Gerard Kleisterlee, chief exec of Dutch electronics giant Philips, is also joining the board.
In addition, the board — which convened at 6 p.m. Paris time — voted to establish two committees to oversee Viv U’s restructuring: a financial committee headed by Bebear and a strategy committee run by fellow board member Henri Lachmann.
Moreover, Viv U will set up two working groups, comprised of people inside and outside the company, to hash out financial troubles.
“In the next two weeks, all possible measures will be taken to improve the situation, particularly in terms of the short-term cash position,” said Fourtou, formerly vice chairman of the board of drug maker Aventis, in a statement.
“I have every confidence that the company has the strengths to address its liquidity issues and to find the appropriate solutions in the immediate term,” he added.
The French conglom, which exploded onto the global media scene after acquiring Seagram two years ago, has since been struggling to operate under a $30 billion debtload and growing investor concern over corporate strategy.
Viv U directors sacked Messier in absentia, as the embattled exec is said to have hopped a plane at the last minute for New York.
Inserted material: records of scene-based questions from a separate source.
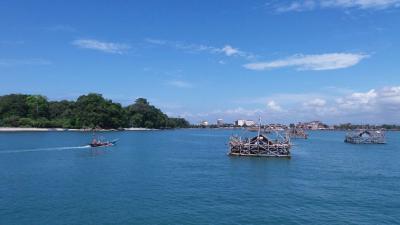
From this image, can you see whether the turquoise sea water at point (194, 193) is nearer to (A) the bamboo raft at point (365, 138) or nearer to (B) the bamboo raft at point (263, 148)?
(B) the bamboo raft at point (263, 148)

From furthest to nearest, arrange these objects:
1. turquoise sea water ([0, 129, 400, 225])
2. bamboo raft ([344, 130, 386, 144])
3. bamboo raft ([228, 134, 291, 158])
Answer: bamboo raft ([344, 130, 386, 144]) < bamboo raft ([228, 134, 291, 158]) < turquoise sea water ([0, 129, 400, 225])

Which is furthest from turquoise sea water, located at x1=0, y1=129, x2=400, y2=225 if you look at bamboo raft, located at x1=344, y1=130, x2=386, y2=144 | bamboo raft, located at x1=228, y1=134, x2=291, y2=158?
bamboo raft, located at x1=344, y1=130, x2=386, y2=144

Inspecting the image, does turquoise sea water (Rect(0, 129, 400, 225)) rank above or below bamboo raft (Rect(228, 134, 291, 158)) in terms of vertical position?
below

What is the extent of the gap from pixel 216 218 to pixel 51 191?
20856 mm

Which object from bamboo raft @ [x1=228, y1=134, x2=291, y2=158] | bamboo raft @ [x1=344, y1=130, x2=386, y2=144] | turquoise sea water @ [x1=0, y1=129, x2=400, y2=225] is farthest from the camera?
bamboo raft @ [x1=344, y1=130, x2=386, y2=144]

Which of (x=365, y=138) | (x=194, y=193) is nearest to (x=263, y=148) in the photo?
(x=194, y=193)

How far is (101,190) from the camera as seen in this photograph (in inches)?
1922

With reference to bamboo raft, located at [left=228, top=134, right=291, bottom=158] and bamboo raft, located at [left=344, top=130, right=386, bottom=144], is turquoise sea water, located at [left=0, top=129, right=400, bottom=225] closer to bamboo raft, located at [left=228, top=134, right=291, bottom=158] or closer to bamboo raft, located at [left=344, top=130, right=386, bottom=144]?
bamboo raft, located at [left=228, top=134, right=291, bottom=158]

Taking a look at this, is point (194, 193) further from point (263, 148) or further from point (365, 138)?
point (365, 138)

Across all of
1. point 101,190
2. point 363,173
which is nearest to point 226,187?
point 101,190

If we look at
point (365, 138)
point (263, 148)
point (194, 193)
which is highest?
point (365, 138)

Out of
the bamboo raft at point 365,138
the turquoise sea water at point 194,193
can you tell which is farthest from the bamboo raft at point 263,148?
the bamboo raft at point 365,138

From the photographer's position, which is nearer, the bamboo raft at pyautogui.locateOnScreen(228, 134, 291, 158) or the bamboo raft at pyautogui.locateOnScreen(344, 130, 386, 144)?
the bamboo raft at pyautogui.locateOnScreen(228, 134, 291, 158)

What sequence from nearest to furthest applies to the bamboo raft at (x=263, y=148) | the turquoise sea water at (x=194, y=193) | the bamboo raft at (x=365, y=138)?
the turquoise sea water at (x=194, y=193), the bamboo raft at (x=263, y=148), the bamboo raft at (x=365, y=138)
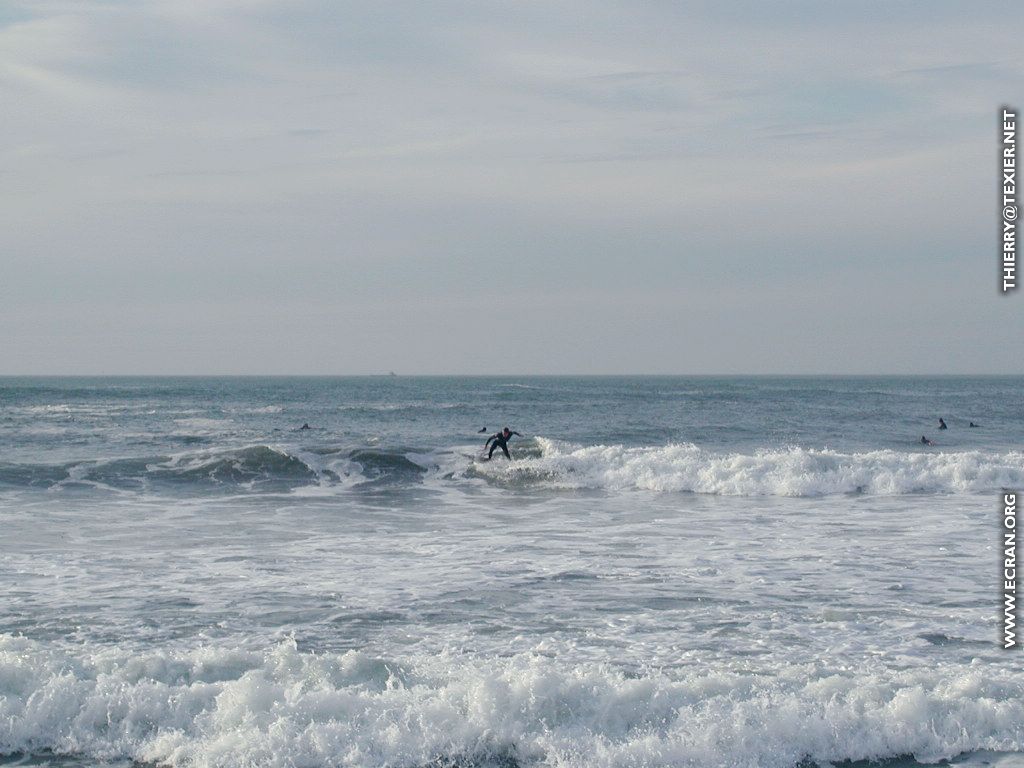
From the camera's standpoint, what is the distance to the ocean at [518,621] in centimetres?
781

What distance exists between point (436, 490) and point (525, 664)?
16.3 meters

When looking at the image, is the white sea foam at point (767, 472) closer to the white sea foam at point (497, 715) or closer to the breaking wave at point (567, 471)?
the breaking wave at point (567, 471)

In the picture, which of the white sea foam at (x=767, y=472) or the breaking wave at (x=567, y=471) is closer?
the white sea foam at (x=767, y=472)

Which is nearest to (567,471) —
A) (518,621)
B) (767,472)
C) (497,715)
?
(767,472)

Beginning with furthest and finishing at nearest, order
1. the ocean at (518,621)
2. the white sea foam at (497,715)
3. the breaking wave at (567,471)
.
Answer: the breaking wave at (567,471), the ocean at (518,621), the white sea foam at (497,715)

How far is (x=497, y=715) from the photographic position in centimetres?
799

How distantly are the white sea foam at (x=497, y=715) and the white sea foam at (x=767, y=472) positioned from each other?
51.5ft

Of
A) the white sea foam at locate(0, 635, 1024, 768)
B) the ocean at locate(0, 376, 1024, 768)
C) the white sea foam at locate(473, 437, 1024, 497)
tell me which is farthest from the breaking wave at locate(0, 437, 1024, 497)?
the white sea foam at locate(0, 635, 1024, 768)

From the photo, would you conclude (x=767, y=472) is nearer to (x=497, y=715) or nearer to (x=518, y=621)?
(x=518, y=621)

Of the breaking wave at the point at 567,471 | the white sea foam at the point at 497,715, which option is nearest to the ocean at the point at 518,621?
the white sea foam at the point at 497,715

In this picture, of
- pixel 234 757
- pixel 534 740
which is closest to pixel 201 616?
pixel 234 757

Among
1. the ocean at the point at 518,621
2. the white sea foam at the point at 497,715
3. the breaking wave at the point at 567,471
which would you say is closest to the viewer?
the white sea foam at the point at 497,715

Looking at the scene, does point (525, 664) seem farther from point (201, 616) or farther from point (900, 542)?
point (900, 542)

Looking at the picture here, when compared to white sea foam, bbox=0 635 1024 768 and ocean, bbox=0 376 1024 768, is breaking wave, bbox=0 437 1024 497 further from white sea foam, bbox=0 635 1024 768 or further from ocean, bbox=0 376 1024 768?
white sea foam, bbox=0 635 1024 768
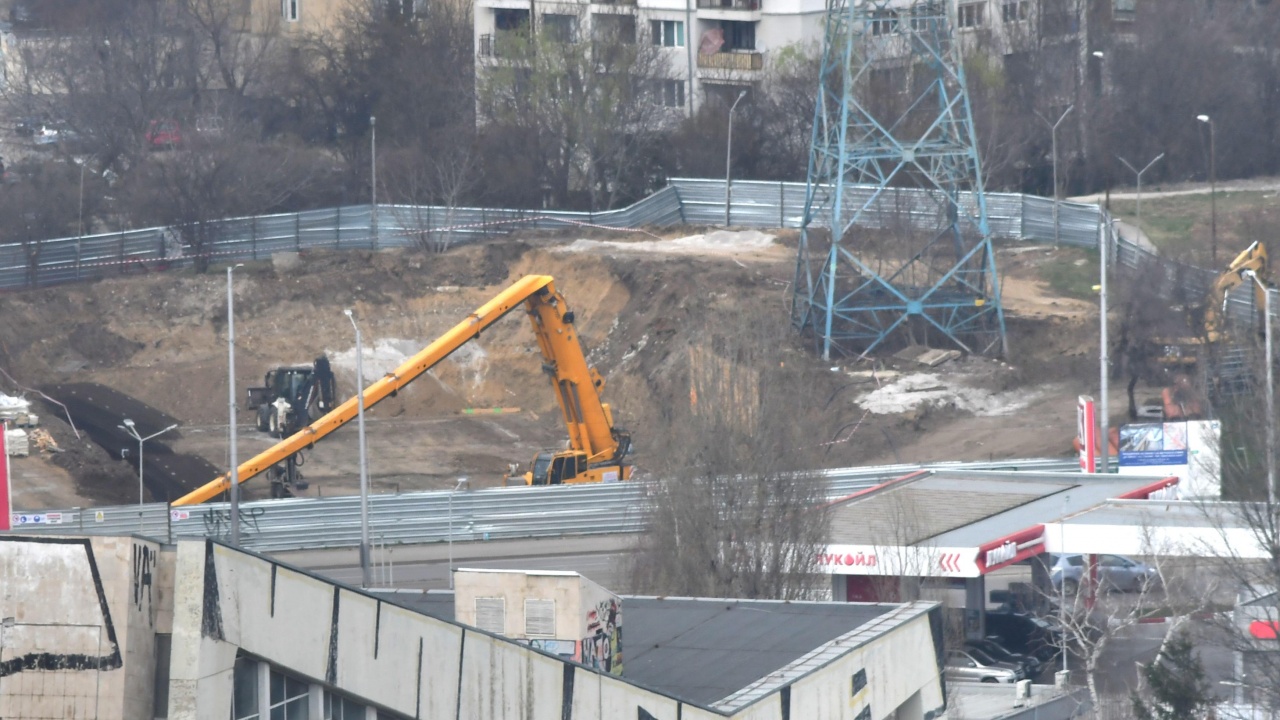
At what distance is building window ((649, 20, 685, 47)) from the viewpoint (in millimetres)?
84000

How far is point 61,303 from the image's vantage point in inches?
2479

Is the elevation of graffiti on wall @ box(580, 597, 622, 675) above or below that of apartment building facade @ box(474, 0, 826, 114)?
Result: below

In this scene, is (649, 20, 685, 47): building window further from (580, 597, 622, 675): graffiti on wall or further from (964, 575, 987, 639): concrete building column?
(580, 597, 622, 675): graffiti on wall

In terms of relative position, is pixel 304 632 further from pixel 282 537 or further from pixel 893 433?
pixel 893 433

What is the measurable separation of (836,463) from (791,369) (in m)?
5.72

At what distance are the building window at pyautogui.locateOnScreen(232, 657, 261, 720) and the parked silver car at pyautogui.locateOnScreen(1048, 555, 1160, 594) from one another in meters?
21.2

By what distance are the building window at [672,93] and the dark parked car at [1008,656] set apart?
53705 mm

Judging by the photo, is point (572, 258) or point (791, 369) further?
point (572, 258)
Messier is thought to have left with a severance package worth nearly $18 million. It’s not clear whether his other reported demand — continued use of the $17 million Park Ave. apartment the conglom bought for him last year — was met by the board.
Viv U stock took another beating on the Paris Bourse Wednesday, falling 3.9 euros to 13.9 euros, a one-day drop of 22.5%. The stock has fallen 42% since Monday and almost 80% since the beginning of the year.
On Wall Street, the picture was only slightly less bleak: Viv U’s American depository receipts closed down $2.10 to $15.66, a drop of nearly 12% — and yet another 52-week low.